# STATED EXERCISE
Express the stretch from the line containing "Have a look at" through the line containing "Upon inspection, is" as a Markdown table with the columns No. and Line, numbering each line and leaving out blank lines.
------ DATA SUPPLIED ------
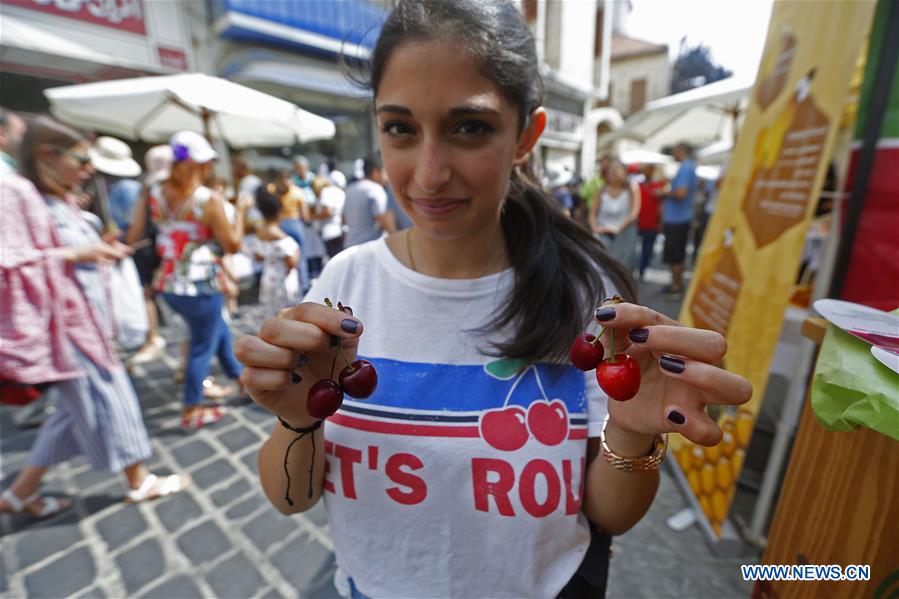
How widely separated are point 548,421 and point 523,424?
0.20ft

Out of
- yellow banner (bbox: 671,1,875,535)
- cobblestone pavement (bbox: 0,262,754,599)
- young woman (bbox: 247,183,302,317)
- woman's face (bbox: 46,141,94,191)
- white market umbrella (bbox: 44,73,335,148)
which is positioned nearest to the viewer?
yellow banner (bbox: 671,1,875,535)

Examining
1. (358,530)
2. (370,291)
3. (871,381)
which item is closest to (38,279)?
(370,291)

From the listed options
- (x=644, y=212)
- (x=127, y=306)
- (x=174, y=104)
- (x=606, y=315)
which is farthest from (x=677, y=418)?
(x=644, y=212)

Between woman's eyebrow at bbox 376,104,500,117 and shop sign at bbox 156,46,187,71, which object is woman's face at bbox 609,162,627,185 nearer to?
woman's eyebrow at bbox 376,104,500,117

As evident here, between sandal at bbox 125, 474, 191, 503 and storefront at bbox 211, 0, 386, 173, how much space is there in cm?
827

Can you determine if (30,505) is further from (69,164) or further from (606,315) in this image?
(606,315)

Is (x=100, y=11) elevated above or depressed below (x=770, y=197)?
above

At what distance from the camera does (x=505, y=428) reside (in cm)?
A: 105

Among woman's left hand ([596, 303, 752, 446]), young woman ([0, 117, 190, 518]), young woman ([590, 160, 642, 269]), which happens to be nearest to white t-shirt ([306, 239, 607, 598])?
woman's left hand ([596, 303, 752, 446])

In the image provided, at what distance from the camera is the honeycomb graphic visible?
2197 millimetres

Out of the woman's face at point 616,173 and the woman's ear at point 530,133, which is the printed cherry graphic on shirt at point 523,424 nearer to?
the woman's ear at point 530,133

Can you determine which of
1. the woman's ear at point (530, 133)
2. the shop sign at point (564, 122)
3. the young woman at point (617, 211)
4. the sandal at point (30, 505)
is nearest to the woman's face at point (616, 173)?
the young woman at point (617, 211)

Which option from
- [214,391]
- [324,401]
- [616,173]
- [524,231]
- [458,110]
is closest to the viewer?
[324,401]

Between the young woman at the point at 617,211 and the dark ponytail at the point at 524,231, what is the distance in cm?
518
------
------ DATA SUPPLIED ------
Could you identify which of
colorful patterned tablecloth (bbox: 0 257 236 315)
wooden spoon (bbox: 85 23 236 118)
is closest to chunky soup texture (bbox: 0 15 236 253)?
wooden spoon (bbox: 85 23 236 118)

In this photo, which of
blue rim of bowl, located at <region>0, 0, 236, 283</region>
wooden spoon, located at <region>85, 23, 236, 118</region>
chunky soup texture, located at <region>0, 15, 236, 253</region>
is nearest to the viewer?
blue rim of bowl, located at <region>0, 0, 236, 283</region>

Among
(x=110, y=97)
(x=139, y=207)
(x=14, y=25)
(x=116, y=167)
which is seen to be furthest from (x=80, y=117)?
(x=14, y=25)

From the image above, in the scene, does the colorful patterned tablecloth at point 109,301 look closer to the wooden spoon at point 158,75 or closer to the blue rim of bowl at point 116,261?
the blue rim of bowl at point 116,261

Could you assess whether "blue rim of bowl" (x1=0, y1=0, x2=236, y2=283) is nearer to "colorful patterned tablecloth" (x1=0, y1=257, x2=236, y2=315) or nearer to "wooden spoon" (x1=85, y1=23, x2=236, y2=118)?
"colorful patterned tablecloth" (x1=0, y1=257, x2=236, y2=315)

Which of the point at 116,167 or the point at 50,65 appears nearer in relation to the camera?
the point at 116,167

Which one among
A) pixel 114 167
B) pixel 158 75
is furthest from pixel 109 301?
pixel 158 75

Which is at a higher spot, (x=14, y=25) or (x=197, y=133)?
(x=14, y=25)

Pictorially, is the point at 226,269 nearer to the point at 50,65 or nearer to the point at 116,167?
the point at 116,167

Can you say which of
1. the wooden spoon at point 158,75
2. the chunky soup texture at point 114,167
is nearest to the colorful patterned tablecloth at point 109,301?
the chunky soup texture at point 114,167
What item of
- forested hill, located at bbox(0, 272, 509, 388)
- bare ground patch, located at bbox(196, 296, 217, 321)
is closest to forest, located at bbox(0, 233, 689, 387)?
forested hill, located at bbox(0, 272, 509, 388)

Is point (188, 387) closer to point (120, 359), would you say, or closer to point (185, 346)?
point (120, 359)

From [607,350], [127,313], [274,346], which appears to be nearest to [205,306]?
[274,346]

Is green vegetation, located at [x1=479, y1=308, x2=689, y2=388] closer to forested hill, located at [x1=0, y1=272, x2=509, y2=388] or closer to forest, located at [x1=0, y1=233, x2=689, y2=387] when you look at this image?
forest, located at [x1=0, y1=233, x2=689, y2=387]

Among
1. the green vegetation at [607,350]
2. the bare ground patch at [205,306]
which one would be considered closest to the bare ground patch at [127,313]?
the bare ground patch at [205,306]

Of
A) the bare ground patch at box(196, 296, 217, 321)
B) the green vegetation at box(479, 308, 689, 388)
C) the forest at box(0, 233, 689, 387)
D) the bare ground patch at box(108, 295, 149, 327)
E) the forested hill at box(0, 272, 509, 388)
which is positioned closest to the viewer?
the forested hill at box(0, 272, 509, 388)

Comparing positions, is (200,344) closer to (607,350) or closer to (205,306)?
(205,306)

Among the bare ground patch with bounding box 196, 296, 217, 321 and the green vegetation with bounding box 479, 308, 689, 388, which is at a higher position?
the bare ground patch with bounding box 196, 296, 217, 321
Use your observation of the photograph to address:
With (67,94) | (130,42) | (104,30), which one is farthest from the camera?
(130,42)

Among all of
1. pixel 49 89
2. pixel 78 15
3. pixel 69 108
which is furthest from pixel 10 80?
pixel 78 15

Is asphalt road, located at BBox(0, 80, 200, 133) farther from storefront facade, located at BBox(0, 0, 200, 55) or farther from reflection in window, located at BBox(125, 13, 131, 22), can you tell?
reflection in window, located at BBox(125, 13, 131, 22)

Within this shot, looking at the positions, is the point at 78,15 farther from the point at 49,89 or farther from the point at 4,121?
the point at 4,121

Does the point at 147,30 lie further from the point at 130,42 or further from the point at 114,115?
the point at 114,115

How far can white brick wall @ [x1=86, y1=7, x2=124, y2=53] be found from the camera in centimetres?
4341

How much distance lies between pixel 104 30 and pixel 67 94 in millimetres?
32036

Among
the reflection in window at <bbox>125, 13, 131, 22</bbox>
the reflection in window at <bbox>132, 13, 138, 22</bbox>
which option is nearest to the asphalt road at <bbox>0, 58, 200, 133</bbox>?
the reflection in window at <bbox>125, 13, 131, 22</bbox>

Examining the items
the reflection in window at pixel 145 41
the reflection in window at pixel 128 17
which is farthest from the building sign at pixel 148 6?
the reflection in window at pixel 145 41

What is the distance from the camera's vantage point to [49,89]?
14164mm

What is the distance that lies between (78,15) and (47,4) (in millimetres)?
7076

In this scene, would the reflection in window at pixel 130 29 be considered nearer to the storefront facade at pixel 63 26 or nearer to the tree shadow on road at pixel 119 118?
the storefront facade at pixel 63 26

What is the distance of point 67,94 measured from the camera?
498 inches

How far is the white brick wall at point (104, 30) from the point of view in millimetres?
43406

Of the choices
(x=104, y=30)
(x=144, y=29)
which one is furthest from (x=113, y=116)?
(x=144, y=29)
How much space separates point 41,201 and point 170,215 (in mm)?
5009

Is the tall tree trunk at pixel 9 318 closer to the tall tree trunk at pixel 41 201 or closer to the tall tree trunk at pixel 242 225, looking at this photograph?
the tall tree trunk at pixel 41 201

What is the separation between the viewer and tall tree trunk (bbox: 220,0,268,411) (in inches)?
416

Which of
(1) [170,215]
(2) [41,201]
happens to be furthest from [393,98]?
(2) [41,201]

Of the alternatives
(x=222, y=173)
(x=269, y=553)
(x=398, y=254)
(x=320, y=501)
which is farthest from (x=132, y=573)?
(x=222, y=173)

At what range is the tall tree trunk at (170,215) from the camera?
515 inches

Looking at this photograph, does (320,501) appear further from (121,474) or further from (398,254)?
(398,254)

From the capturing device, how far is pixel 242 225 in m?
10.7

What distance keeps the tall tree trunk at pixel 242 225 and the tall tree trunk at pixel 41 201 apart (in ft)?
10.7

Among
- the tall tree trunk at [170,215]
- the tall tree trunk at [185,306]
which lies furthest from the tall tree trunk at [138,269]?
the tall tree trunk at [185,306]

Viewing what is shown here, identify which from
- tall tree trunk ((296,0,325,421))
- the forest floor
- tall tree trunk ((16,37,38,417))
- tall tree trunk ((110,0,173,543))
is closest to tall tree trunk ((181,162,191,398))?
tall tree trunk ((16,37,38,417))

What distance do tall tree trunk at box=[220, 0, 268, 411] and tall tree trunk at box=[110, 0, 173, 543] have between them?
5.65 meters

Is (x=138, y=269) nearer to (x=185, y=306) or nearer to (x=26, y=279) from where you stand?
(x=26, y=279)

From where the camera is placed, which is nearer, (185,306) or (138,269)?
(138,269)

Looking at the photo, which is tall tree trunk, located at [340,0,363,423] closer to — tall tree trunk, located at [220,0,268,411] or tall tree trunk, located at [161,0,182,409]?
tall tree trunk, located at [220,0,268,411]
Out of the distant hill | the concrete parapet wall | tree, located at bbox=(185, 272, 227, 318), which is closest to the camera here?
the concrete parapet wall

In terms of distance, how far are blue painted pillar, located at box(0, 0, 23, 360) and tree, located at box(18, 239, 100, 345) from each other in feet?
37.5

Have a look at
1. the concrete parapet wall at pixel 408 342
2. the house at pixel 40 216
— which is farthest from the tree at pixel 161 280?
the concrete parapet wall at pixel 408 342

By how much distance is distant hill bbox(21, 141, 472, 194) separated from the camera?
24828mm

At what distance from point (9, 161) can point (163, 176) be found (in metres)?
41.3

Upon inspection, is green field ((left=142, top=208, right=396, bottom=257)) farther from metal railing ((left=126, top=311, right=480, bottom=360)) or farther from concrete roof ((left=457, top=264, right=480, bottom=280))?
------
------ DATA SUPPLIED ------
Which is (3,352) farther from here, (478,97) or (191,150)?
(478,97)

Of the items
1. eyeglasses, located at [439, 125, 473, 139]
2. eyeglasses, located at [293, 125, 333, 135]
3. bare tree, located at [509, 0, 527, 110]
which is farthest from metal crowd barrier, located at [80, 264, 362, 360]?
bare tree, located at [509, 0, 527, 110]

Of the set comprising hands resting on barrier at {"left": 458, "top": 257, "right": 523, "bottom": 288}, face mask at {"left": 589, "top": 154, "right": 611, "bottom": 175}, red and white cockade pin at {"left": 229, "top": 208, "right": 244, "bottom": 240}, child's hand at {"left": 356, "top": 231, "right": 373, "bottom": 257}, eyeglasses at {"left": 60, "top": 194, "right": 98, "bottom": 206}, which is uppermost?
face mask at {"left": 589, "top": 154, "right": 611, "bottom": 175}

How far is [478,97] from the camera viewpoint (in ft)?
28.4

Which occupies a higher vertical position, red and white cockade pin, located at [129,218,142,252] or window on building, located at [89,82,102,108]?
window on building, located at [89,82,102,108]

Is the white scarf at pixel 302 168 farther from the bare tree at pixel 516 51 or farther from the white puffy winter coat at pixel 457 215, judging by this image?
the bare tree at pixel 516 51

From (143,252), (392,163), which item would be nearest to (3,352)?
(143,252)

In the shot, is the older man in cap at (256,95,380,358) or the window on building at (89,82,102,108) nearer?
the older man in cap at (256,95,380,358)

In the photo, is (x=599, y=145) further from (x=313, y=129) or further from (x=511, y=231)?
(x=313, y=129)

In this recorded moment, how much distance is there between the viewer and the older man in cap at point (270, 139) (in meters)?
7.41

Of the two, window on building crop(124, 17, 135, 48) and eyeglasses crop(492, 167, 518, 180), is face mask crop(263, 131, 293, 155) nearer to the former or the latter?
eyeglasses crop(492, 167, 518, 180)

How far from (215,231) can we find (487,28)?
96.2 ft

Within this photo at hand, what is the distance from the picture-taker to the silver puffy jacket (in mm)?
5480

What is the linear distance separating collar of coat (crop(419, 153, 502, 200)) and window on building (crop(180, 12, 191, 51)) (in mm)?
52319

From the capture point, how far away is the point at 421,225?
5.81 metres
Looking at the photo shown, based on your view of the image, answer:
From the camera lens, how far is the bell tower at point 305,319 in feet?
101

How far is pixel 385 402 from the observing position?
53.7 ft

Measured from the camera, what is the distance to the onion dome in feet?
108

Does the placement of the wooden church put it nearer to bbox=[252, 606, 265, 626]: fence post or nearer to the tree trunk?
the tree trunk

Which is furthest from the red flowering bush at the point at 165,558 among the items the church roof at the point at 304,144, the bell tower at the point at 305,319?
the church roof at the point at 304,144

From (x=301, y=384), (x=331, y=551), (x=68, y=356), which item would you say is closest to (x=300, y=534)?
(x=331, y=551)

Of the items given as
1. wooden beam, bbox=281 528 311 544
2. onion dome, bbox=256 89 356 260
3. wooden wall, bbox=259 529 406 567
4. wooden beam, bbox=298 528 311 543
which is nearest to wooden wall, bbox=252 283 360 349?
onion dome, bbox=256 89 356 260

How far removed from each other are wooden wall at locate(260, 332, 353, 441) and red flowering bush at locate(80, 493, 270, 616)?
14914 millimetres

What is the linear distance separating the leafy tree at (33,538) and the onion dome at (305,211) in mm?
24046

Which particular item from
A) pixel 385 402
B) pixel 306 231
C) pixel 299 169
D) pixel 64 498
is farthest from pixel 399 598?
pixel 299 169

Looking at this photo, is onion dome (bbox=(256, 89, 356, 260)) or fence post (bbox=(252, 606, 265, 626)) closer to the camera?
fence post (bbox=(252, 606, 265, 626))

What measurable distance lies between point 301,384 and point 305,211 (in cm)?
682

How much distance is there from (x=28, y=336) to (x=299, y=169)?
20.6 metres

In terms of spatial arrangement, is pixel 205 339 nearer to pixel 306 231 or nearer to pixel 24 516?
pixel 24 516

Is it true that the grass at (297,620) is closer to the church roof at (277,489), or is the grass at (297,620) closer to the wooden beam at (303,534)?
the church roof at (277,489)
------
# EXERCISE RESPONSE
| No. | Line |
|---|---|
| 1 | Have a look at |
| 2 | 1. the concrete parapet wall at pixel 408 342 |
| 3 | 2. the house at pixel 40 216 |
| 4 | — which is farthest from the tree at pixel 161 280? |
| 5 | the concrete parapet wall at pixel 408 342 |
| 6 | By how much distance is distant hill bbox(21, 141, 472, 194) separated from the camera? |
| 7 | 24828mm |
| 8 | At what distance from point (9, 161) can point (163, 176) be found (in metres)? |
| 9 | 41.3 |
| 10 | Upon inspection, is green field ((left=142, top=208, right=396, bottom=257)) farther from metal railing ((left=126, top=311, right=480, bottom=360)) or farther from concrete roof ((left=457, top=264, right=480, bottom=280))? |